Dataset content:
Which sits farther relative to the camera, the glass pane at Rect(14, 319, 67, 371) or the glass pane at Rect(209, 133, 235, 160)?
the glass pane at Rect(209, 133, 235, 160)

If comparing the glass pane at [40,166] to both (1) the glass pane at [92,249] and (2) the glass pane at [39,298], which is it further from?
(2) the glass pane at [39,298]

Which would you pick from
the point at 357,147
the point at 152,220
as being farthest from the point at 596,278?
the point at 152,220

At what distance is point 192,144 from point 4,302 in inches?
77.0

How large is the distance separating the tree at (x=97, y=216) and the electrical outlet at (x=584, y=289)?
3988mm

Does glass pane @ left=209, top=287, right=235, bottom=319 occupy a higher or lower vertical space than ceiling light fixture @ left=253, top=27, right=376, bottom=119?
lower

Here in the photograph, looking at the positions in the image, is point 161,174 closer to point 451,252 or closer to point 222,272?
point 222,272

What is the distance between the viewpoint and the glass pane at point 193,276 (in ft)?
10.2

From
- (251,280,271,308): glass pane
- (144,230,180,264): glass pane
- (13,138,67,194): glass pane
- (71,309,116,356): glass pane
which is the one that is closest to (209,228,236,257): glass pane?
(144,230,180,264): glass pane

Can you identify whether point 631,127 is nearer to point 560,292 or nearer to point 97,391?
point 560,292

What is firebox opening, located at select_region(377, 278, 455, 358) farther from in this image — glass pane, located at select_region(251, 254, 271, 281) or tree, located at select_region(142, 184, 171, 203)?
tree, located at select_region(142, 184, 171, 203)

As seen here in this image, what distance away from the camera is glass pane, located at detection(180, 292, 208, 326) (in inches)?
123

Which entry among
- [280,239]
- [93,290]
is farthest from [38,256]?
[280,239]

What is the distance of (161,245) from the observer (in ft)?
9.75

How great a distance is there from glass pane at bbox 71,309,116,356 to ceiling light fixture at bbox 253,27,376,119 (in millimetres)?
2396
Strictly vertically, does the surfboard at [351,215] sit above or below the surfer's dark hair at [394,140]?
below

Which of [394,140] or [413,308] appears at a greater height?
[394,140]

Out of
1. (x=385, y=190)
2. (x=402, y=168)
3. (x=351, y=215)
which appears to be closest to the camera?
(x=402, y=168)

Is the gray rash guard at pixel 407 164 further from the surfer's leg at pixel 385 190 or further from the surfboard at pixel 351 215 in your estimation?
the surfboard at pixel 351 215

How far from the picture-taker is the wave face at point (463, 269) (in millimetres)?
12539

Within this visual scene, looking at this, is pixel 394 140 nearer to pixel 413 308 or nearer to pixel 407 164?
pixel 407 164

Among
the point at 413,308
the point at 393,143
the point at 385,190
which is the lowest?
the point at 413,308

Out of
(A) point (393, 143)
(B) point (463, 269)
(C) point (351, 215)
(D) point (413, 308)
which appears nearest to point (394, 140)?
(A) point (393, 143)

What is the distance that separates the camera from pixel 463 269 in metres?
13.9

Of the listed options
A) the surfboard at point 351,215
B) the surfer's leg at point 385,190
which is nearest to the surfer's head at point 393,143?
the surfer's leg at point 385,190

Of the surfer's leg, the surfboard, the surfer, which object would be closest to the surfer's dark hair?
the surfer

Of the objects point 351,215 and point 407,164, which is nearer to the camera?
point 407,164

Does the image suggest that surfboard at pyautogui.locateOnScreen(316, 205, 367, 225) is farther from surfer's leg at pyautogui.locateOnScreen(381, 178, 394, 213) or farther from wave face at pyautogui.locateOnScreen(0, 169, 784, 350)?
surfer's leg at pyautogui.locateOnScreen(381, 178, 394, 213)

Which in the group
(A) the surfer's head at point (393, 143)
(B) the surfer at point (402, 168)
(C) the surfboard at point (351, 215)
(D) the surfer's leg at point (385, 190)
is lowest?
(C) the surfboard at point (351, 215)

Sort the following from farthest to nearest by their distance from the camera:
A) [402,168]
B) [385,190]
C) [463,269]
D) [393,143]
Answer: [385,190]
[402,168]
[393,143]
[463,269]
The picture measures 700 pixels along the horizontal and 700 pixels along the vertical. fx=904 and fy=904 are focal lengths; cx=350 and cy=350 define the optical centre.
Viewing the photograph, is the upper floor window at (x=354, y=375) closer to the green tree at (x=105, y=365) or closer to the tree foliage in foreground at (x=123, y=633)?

Task goal: Convert the entries from the line holding "Of the surfer's" through the last line, inclusive, into a Markdown table with the columns Row and Text, numbering each non-blank line and leaving out blank lines.

Correct output:
| Row | Text |
|---|---|
| 1 | Of the surfer's leg, the surfboard, the surfer, which object would be closest to the surfer's dark hair? |
| 2 | the surfer |
| 3 | Of the objects point 351,215 and point 407,164, which is nearer to the camera? |
| 4 | point 407,164 |
| 5 | Does the image suggest that surfboard at pyautogui.locateOnScreen(316, 205, 367, 225) is farther from surfer's leg at pyautogui.locateOnScreen(381, 178, 394, 213) or farther from wave face at pyautogui.locateOnScreen(0, 169, 784, 350)? |
| 6 | surfer's leg at pyautogui.locateOnScreen(381, 178, 394, 213) |
| 7 | Which in the group |
| 8 | (A) the surfer's head at point (393, 143) |
| 9 | (B) the surfer at point (402, 168) |
| 10 | (C) the surfboard at point (351, 215) |
| 11 | (D) the surfer's leg at point (385, 190) |
| 12 | is lowest? |
| 13 | (C) the surfboard at point (351, 215) |
| 14 | Sort the following from farthest to nearest by their distance from the camera: |
| 15 | A) [402,168] |
| 16 | B) [385,190] |
| 17 | C) [463,269] |
| 18 | D) [393,143] |
| 19 | Answer: [385,190] |
| 20 | [402,168] |
| 21 | [393,143] |
| 22 | [463,269] |
| 23 | The picture measures 700 pixels along the horizontal and 700 pixels along the vertical. fx=904 and fy=904 are focal lengths; cx=350 and cy=350 define the optical centre. |
| 24 | Viewing the photograph, is the upper floor window at (x=354, y=375) closer to the green tree at (x=105, y=365) or closer to the tree foliage in foreground at (x=123, y=633)? |